CAPÍTULO 27 — El rostro detrás del nombre
Era de noche, y las sirenas seguían sonando como un eco lejano del desastre. Los paramédicos se movían rápido, cubiertos de sudor y tierra. Uno de ellos, al alumbrar con su linterna, gritó:
— ¡Aquí hay alguien! ¡Está con vida!
El hombre yacía entre vigas torcidas y bloques de concreto. Su rostro estaba tan hinchado que resultaba irreconocible. Tenía el pulso débil, pero seguía latiendo. No llevaba documentos, ni billetera, ni anillos, nada que pudiera revelar su nombre.
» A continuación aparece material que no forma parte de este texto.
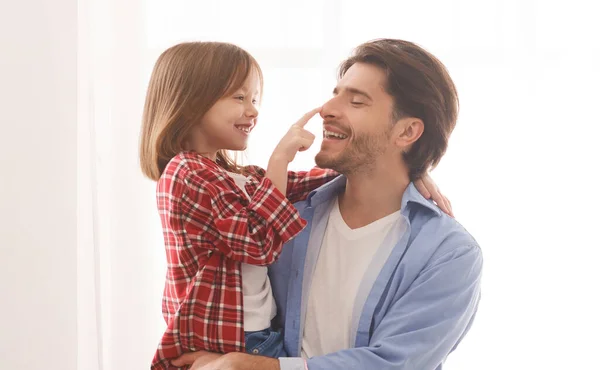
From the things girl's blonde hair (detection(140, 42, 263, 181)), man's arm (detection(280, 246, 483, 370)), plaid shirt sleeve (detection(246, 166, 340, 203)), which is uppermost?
girl's blonde hair (detection(140, 42, 263, 181))

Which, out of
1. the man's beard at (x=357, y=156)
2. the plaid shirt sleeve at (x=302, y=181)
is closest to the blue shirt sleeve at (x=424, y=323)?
the man's beard at (x=357, y=156)

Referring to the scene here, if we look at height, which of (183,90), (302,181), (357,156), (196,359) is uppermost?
(183,90)

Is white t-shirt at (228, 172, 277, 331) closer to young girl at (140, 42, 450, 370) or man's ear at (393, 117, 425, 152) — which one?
young girl at (140, 42, 450, 370)

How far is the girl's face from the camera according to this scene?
1.92 metres

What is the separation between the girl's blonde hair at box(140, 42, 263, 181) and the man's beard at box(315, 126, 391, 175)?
1.03 feet

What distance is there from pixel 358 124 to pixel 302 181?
260mm

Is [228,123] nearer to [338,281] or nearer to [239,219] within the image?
[239,219]

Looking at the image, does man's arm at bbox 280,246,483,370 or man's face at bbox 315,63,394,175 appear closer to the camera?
man's arm at bbox 280,246,483,370

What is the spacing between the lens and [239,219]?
5.62ft

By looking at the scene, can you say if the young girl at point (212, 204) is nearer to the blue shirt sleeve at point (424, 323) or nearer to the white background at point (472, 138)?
the blue shirt sleeve at point (424, 323)

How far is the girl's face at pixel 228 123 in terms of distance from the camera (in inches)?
75.6

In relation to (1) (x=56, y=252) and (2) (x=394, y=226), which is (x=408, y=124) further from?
(1) (x=56, y=252)

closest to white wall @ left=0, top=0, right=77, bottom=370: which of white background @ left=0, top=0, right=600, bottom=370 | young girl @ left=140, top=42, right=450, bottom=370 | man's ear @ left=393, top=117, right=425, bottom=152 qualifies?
white background @ left=0, top=0, right=600, bottom=370

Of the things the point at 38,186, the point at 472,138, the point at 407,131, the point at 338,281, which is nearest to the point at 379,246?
the point at 338,281
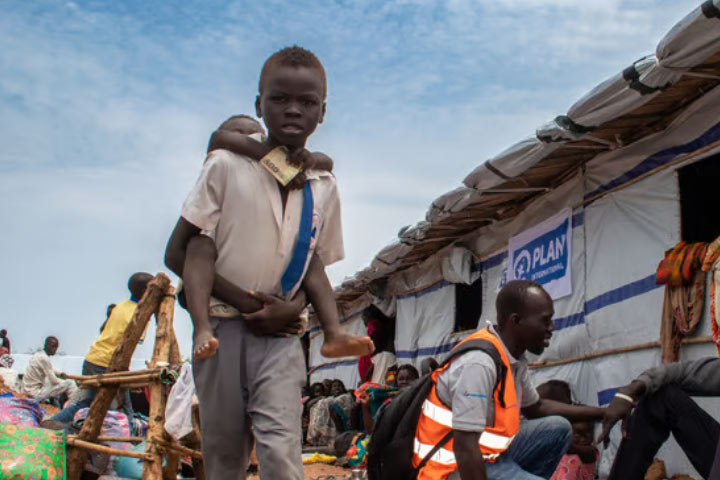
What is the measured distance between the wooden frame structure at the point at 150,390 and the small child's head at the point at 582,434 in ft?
9.41

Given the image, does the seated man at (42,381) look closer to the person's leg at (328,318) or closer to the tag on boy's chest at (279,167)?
the person's leg at (328,318)

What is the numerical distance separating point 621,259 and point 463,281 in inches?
143

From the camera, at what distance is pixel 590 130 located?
5781 mm

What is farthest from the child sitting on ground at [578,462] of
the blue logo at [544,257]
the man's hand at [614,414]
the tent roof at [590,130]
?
the tent roof at [590,130]

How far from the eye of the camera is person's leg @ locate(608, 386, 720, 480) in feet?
13.5

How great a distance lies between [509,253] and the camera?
8.58 meters

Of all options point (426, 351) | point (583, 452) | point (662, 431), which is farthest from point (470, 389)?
point (426, 351)

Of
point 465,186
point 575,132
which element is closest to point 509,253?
point 465,186

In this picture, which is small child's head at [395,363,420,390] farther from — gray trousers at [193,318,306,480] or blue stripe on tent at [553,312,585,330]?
gray trousers at [193,318,306,480]

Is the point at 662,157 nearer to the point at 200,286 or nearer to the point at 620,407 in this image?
the point at 620,407

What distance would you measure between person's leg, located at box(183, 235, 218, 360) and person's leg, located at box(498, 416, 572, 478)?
2.02 m

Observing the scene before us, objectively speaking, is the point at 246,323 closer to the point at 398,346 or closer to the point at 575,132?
the point at 575,132

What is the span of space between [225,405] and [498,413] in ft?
4.98

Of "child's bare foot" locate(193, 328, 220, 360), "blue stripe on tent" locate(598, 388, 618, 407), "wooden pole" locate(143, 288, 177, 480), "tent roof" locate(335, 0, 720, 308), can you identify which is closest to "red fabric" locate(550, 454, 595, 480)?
"blue stripe on tent" locate(598, 388, 618, 407)
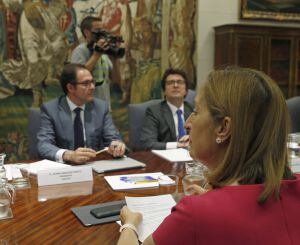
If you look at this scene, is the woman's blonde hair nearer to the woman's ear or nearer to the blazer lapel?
the woman's ear

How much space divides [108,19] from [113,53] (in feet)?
1.94

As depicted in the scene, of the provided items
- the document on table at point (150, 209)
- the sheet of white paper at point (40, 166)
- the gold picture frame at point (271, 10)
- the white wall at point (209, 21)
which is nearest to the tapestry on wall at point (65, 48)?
the white wall at point (209, 21)

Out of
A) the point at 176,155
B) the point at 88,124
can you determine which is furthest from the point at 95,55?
the point at 176,155

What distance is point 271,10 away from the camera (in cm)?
573

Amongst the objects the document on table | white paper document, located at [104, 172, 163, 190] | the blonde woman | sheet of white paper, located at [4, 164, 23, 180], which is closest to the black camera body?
sheet of white paper, located at [4, 164, 23, 180]

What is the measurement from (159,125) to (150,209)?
69.3 inches

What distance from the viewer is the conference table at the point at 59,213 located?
4.24ft

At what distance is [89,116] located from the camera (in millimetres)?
2938


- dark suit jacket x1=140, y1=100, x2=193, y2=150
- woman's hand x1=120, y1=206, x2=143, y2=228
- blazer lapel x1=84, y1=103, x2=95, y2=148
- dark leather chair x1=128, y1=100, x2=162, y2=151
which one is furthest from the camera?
dark leather chair x1=128, y1=100, x2=162, y2=151

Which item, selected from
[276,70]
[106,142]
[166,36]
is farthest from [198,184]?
[276,70]

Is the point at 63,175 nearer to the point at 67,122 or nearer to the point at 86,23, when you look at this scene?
the point at 67,122

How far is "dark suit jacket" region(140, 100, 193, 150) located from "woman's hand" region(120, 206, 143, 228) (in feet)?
5.78

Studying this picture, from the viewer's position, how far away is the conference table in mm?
1293

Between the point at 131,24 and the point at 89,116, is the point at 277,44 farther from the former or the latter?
the point at 89,116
— ¿Cómo sigue? —preguntó otro paramédico mientras le sostenía la cabeza.
— Respira, pero está al límite. Hay que sacarlo ya.
Con esfuerzo, lo subieron a la camilla y lo trasladaron al hospital más cercano. En la ambulancia, el silencio pesaba más que las sirenas. El paramédico que iba a su lado lo observó unos segundos antes de colocarle una máscara de oxígeno.
— Aguanta, amigo —murmuró—. No te vayas ahora.
El hospital San Vicente estaba colapsado de heridos aquella madrugada.